汗腺は汗の原料となる塩分を取り込みつつ、熱を含んだ水分を外へと排出します。
その後、水分以外の成分はほとんど体に再吸収されます。
実は、ここで悪い汗になるかならないかが決まります。
悪い汗をかく人は、塩分などの再吸収をスムーズに行うことができないのです。
結果、汗には塩分が多く残り、ベタベタした悪い汗をかいてしまいます。
危険な悪い汗
悪い汗は不快なだけでなく体に悪影響を及ぼします。
汗に塩分がたくさん含まれているということは、汗をかくほど体内から塩分がなくなっていくということです。
実は、血液の水分量は塩分の量で決められています。
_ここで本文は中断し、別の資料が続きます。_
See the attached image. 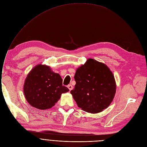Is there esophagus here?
<instances>
[{
  "mask_svg": "<svg viewBox=\"0 0 147 147\" xmlns=\"http://www.w3.org/2000/svg\"><path fill=\"white\" fill-rule=\"evenodd\" d=\"M67 88H69V89L70 90V91H71V90L73 89V86L72 85H69L68 86H67Z\"/></svg>",
  "mask_w": 147,
  "mask_h": 147,
  "instance_id": "obj_1",
  "label": "esophagus"
}]
</instances>
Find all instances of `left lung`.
I'll return each mask as SVG.
<instances>
[{"mask_svg": "<svg viewBox=\"0 0 147 147\" xmlns=\"http://www.w3.org/2000/svg\"><path fill=\"white\" fill-rule=\"evenodd\" d=\"M75 88L71 91L78 107L91 114L108 108L116 93V82L105 63L88 59L76 69Z\"/></svg>", "mask_w": 147, "mask_h": 147, "instance_id": "8db88e82", "label": "left lung"}]
</instances>
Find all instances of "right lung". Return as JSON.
<instances>
[{
	"label": "right lung",
	"mask_w": 147,
	"mask_h": 147,
	"mask_svg": "<svg viewBox=\"0 0 147 147\" xmlns=\"http://www.w3.org/2000/svg\"><path fill=\"white\" fill-rule=\"evenodd\" d=\"M69 91L62 85V79L51 67L39 64L29 72L24 85V93L28 102L39 109L51 108L63 93Z\"/></svg>",
	"instance_id": "add662e5"
}]
</instances>
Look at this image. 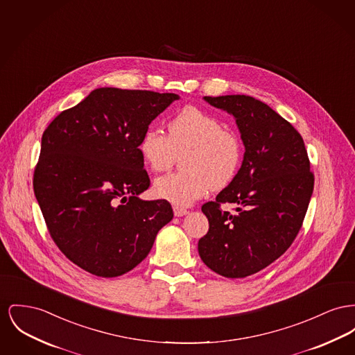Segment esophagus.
I'll use <instances>...</instances> for the list:
<instances>
[{"label": "esophagus", "instance_id": "esophagus-1", "mask_svg": "<svg viewBox=\"0 0 355 355\" xmlns=\"http://www.w3.org/2000/svg\"><path fill=\"white\" fill-rule=\"evenodd\" d=\"M173 210H174V216H177V217H182V216L188 214V210L185 208H181V207H174Z\"/></svg>", "mask_w": 355, "mask_h": 355}]
</instances>
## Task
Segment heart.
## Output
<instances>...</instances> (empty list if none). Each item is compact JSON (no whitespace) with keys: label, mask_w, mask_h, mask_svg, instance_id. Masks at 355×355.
Listing matches in <instances>:
<instances>
[{"label":"heart","mask_w":355,"mask_h":355,"mask_svg":"<svg viewBox=\"0 0 355 355\" xmlns=\"http://www.w3.org/2000/svg\"><path fill=\"white\" fill-rule=\"evenodd\" d=\"M168 134L150 127L139 141V151L153 171L173 165L177 153L188 150L185 171L170 173L154 181V193L177 207H188L211 188L227 187L237 174L243 157L240 138L224 128L214 115L185 107L167 125Z\"/></svg>","instance_id":"obj_1"}]
</instances>
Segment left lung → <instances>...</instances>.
<instances>
[{
    "mask_svg": "<svg viewBox=\"0 0 355 355\" xmlns=\"http://www.w3.org/2000/svg\"><path fill=\"white\" fill-rule=\"evenodd\" d=\"M204 101L234 118L245 151L230 185L201 208L209 230L198 253L211 271L245 277L290 248L313 196V175L303 138L270 105L247 95ZM225 202L236 203L238 213L223 212Z\"/></svg>",
    "mask_w": 355,
    "mask_h": 355,
    "instance_id": "obj_1",
    "label": "left lung"
}]
</instances>
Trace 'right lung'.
Listing matches in <instances>:
<instances>
[{
    "label": "right lung",
    "mask_w": 355,
    "mask_h": 355,
    "mask_svg": "<svg viewBox=\"0 0 355 355\" xmlns=\"http://www.w3.org/2000/svg\"><path fill=\"white\" fill-rule=\"evenodd\" d=\"M177 94L102 87L65 110L42 138L33 189L51 237L84 271L116 277L137 267L173 218L150 187L139 141Z\"/></svg>",
    "instance_id": "right-lung-1"
}]
</instances>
塩分が薄くなりすぎないよう、体がうまく調整しているからです。
では、塩分量が少ないときに水を飲んだら?
それ以上、塩分濃度が低くならないよう、どんどん尿や汗として外へ排出してしまいます。
結果、脱水症状を起こしても水分が吸収されないという、非常に危険な状態になってしまうのです。
体にいい汗をかくには?
なら、どうすれば体にいい汗をかけるのでしょうか。
答えは一つ。普段から適度に汗をかくように心がけること。
汗腺の機能が低下しているせいで悪い汗をかくなら、その機能を鍛えてやればいいわけです。
そのために半身浴などでたくさん汗をかく・・・のもいいのですが、一番効果があるのはやはり適度な運動です。
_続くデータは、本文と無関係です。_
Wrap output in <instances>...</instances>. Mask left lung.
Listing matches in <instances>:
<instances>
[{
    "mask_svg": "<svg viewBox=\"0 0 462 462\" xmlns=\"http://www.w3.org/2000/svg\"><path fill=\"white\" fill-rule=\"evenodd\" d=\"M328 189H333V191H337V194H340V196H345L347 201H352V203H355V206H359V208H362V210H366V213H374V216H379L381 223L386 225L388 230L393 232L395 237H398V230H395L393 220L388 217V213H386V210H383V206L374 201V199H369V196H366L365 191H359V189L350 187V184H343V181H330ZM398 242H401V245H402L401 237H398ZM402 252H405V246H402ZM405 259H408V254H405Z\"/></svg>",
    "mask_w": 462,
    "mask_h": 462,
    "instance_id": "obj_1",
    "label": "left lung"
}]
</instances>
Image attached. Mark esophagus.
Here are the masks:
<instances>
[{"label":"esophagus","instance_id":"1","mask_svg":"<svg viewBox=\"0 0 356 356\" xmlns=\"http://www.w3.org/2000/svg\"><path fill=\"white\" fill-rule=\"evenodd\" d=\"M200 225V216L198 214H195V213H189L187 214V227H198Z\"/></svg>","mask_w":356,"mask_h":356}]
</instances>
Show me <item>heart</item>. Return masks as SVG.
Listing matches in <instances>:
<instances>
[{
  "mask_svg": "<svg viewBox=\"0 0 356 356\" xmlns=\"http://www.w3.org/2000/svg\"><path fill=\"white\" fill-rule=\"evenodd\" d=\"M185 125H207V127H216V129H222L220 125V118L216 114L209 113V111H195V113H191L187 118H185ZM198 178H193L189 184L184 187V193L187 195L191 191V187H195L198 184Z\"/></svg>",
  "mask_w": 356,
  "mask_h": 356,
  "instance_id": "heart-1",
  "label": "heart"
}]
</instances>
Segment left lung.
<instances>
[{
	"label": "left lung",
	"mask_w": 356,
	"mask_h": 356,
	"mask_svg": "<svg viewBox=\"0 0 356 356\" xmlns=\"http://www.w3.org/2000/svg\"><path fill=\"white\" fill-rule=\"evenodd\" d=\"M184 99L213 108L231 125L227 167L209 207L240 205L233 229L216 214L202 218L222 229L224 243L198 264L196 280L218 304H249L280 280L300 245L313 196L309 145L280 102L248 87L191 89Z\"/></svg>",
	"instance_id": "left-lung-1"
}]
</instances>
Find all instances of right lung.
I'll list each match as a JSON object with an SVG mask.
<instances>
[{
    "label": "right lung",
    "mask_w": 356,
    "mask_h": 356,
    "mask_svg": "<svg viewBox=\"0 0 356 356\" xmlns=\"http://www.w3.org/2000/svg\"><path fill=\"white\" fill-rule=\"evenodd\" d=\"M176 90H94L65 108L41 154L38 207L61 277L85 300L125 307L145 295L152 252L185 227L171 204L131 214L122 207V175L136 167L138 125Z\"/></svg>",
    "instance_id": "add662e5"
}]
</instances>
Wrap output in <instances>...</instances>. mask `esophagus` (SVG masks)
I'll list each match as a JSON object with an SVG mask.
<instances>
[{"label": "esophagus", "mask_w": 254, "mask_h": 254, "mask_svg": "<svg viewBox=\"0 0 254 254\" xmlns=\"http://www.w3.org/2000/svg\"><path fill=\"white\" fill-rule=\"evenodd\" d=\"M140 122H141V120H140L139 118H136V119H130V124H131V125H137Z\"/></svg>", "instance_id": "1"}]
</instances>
1日に30分でもいいので、ウォーキングや自転車こぎなどで体を動かし、日ごろから汗をかくようにすれば、汗腺が鍛えられていい汗がでるようになります。
汗をかくのが嫌だからといって、できるだけ体を動かさないでいたり、冷房をガンガンに効かせたりしていると、汗腺の機能は低下するばかりです。
汗の臭いやベタベタを避けるためにやっているのに、かえってそれを強くしてしまうという悪循環に陥ります。
以前の記事でも書きましたが、汗は決して悪いものではありません。
いい汗をかいてバランスをとり、うまく汗とつきあっていきましょう。